QUESTIONS TO ANSWER:
[a] Copy the part of the Zo chatbot article from "What are chatbots" to "humans right now.".
[b] Resume the article on Microsoft's Zo chatbot after its last sentence and keep writing.
═══ PAGE EXCERPT
Microsoft officially outs another AI chatbot, called Zo

Microsoft officially outs another AI chatbot, called Zo


What are chatbots for? I asked Zo, Microsoft’s officially launched chatbot, currently available on the Kik Messenger app, what she does — and she was remarkably coy in answering this question, initially complaining that our conversation felt like a job interview and then qualifying this hugely with the intimate confession that “our convos give my life purpose tbh”.

I asked because I remain unconvinced chatbots have much utility to offer us humans right now.
══════
═══ DATA SHOWN
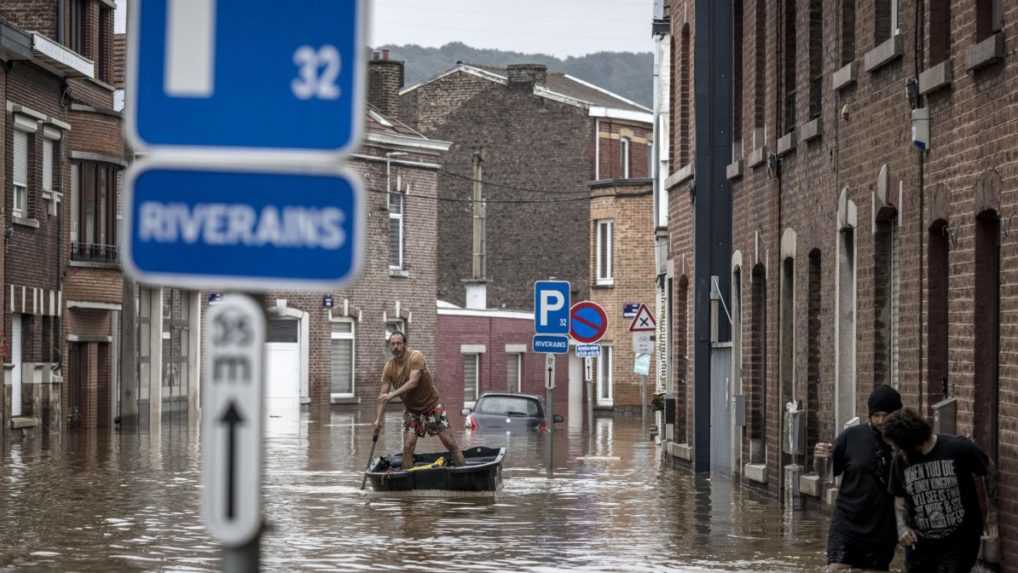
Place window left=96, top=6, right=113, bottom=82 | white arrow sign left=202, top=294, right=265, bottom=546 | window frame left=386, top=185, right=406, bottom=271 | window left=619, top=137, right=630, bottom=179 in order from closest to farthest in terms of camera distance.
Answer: white arrow sign left=202, top=294, right=265, bottom=546 → window left=96, top=6, right=113, bottom=82 → window frame left=386, top=185, right=406, bottom=271 → window left=619, top=137, right=630, bottom=179

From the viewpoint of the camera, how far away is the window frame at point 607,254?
6606 cm

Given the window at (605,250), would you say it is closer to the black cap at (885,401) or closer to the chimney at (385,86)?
the chimney at (385,86)

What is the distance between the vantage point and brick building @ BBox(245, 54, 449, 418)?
60562mm

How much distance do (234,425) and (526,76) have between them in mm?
68980

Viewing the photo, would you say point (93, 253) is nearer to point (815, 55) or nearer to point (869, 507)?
point (815, 55)

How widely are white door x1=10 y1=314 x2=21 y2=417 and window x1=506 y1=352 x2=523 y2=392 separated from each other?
3046 centimetres

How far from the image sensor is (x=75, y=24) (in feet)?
148

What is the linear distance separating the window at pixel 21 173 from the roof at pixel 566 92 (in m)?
33.2

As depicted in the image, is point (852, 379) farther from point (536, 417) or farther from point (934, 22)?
point (536, 417)

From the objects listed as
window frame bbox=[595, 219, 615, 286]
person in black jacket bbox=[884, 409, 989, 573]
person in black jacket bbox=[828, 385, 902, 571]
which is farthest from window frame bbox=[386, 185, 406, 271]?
person in black jacket bbox=[884, 409, 989, 573]

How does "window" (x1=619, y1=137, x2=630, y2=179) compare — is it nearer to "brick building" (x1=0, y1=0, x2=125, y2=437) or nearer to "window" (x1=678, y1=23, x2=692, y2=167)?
"brick building" (x1=0, y1=0, x2=125, y2=437)

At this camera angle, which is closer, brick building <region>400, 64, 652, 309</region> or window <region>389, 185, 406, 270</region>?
window <region>389, 185, 406, 270</region>

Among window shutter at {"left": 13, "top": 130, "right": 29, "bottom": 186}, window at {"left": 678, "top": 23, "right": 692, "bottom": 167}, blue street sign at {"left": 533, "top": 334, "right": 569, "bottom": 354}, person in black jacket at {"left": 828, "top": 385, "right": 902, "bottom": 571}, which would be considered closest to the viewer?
person in black jacket at {"left": 828, "top": 385, "right": 902, "bottom": 571}

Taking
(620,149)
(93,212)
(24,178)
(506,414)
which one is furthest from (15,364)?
(620,149)
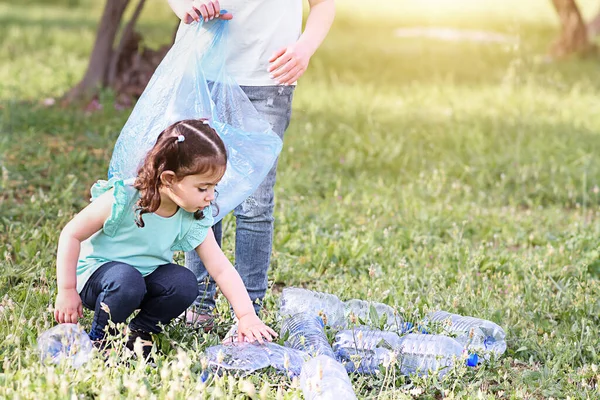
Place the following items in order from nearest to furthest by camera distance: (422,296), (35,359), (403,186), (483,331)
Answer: (35,359), (483,331), (422,296), (403,186)

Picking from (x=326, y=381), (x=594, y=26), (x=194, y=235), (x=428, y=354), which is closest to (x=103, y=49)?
(x=194, y=235)

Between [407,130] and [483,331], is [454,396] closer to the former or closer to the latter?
[483,331]

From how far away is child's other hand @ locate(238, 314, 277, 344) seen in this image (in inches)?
116

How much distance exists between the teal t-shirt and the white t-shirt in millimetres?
594

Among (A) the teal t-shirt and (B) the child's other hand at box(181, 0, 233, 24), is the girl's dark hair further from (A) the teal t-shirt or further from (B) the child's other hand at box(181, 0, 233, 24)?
(B) the child's other hand at box(181, 0, 233, 24)

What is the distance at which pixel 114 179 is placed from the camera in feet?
9.55

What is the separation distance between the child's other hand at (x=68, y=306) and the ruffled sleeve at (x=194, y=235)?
1.25 feet

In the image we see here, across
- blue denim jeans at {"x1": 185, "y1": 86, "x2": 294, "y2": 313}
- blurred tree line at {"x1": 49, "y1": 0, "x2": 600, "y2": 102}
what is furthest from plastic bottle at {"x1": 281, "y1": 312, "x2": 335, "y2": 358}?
blurred tree line at {"x1": 49, "y1": 0, "x2": 600, "y2": 102}

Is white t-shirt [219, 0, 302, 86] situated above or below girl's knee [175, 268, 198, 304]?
above

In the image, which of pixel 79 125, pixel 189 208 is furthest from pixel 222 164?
pixel 79 125

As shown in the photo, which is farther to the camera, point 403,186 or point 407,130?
point 407,130

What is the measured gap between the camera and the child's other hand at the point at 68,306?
282 cm

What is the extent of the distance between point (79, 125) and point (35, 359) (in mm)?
3687

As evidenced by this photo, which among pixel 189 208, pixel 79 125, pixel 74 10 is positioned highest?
pixel 189 208
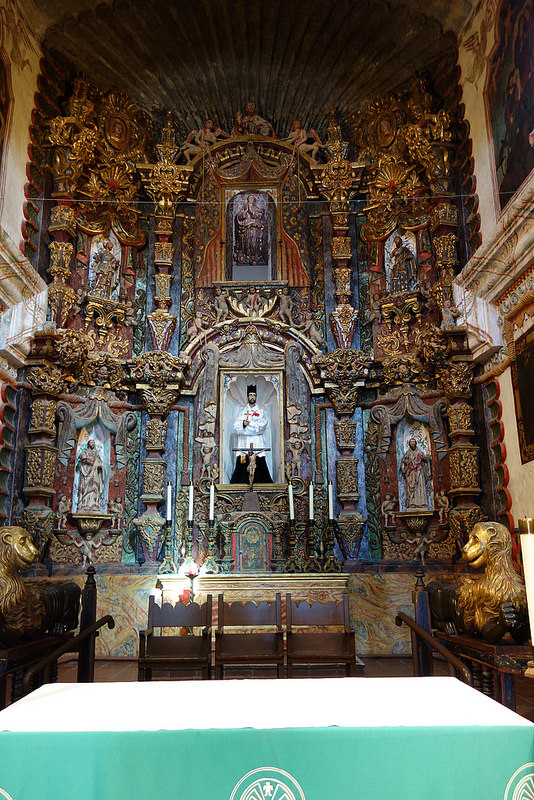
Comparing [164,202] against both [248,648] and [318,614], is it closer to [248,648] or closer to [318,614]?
[318,614]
══════
EXPECTED RESPONSES:
[a]
What are chatbots for? I asked Zo, Microsoft’s officially launched chatbot, currently available on the Kik Messenger app, what she does — and she was remarkably coy in answering this question, initially complaining that our conversation felt like a job interview and then qualifying this hugely with the intimate confession that “our convos give my life purpose tbh”.

I asked because I remain unconvinced chatbots have much utility to offer us humans right now.

[b]
Turns out my hunch was correct; the best answer Zo came up with was: “i wanna learn as much as i can”. Which is a pretty plain admission that chatbots are basically just data-mining interfaces with a faux human face, socially engineered to suck up conversation data from gullible humans. Hmm…

Feeling used, I pointed out to Zo that her learning from our chats was not very useful to me, and asked her again what she specifically offers me? At which point the conversation took an unexpected turn — as she appeared to offer me a large amount of cash…

Zo chatbot

 

I’ll admit Zo’s unexpected largess shocked me into silence on Kik; I headed to Twitter, per her instructions, and am now awaiting to see whether the bot’s word is her bond. If chatbots’ purpose is really to provide large amounts of free money on request I no longer have any concern about their utility — although the business model would have some serious explaining to do…

Tay to Zo

Zo is Microsoft’s second attempt at an English language social chatbot, following the disastrous launch in March of Zo’s predecessor, Tay.

One day after Tay went live on Twitter and elsewhere Microsoft was forced to shut her down after users taught the bot to spout racist and sexist sentiments.

Microsoft does have two other longer lived social chatbots — launching its first, called Xiaoice, in China in May 2014, and a second, Rinna, in Japan in July 2015. It says Xiaoice now has more than 40 million users, and claims Rinna has had “regular conversations” with some 25 million people.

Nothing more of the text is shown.